Well into my second week being mostly off the media grid, I’m feeling a recovery of the feelings of beauty and wonder that constitute love for the world… at least most of the time!
Finding that beauty, wonder and love in all the grit and grime is the real challenge. I am working on building my strength, working on being able to engage fully without losing that sense of the worth intrinsic in life.
The universe gave me a little nudge in that direction a few days ago when I came across this beautiful passage written by a friend, Sonya Huber:
A concrete loading dock doesn’t ask anything of you, doesn’t demand that you agree with its crazy stories or its lies–and that is love, after all. It will wrap you in the baked-cookie smell of rain on warm asphalt, the earth as industrial rows of monocrop corn stretching on either side of the highway. It will give you billboard-sized abstract paintings in layers of faded paint and chipped brick and colors that haven’t been named yet. You can read a philosophy on those surfaces, can vaguely make out the palimpsest of hope in the foreign language of a splash of yellow that somehow survived around those lovely pockmarked metal walls.
Ah yes, finding beauty, love, philosophy, hope even, in industrial concrete! What a gift!
This is practice in its highest form.
The paragraph is from Love and Industry, Sonya’s winning entry in the Terrain.org Non-fiction writing contest from back in 2013, which I had missed, probably because I was going to really need to hear it in August of 2016, and would not likely have gone back to read it had I already done so. The universe is clever like that. At least it comforts me to think so.
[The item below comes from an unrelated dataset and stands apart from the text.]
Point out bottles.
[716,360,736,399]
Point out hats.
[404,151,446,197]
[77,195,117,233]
However, why ever, it happened, it happened. I read it. And it was very meaningful for me… helpful in those little ways friends and writers have of supporting us through the dark moments when all seems lost. Reminding us that love doesn’t always come with hearts and flowers and pink lace doilies.
It’s a great piece, still so perfect for these times three years later.
I must confess, I had to look up palimpsest – tho I had an inkling of its meaning, the full definition is instructive: “a manuscript or piece of writing material on which the original writing has been effaced to make room for later writing but of which traces remain.”
It’s a wonderful image. An image true to so much of life, especially in these times. So much of what we have thought for some time to be true and unalterable has been scraped away by the edges of life’s movement, and perhaps it is yet just the flailing about of our crushed longings, but something new is being written on the old forms, something perhaps better and more true.
If we keep our eyes and our hearts open, maybe we’ll survive these latest insanities and move on to create that more beautiful world, one that is easier to love, but in the meantime, we have to keep loving the world as it is.
As Sonya says, “What else is there to love?”
What a beautiful passage. You inspired me to look up more of her work.
May you continue to find such buried nuggets in the midst of your media fast.
Oh good! Sonya is a wonderful writer, has a background in both activism and practice (Tibetan, I think) and has seen a lot of life for a young person. She sat with our group some years back, tho don’t know if she’s still sitting. I’ve read two of her books, Opa Nobody and Two Eyes Are Never Enough, and I think they are very good… I haven’t read the other one. — I do still read email, tho I dumped all my newsy/political subscriptions — found Sonya’s piece via an email from Terrain announcing the deadline for the current competition. Browsing thru the titles of former winners and there she was… thanks for reading, Don! Talk to you again, I hope.
… PS – the Two Eyes.. is an e-book, I have it on Kindle.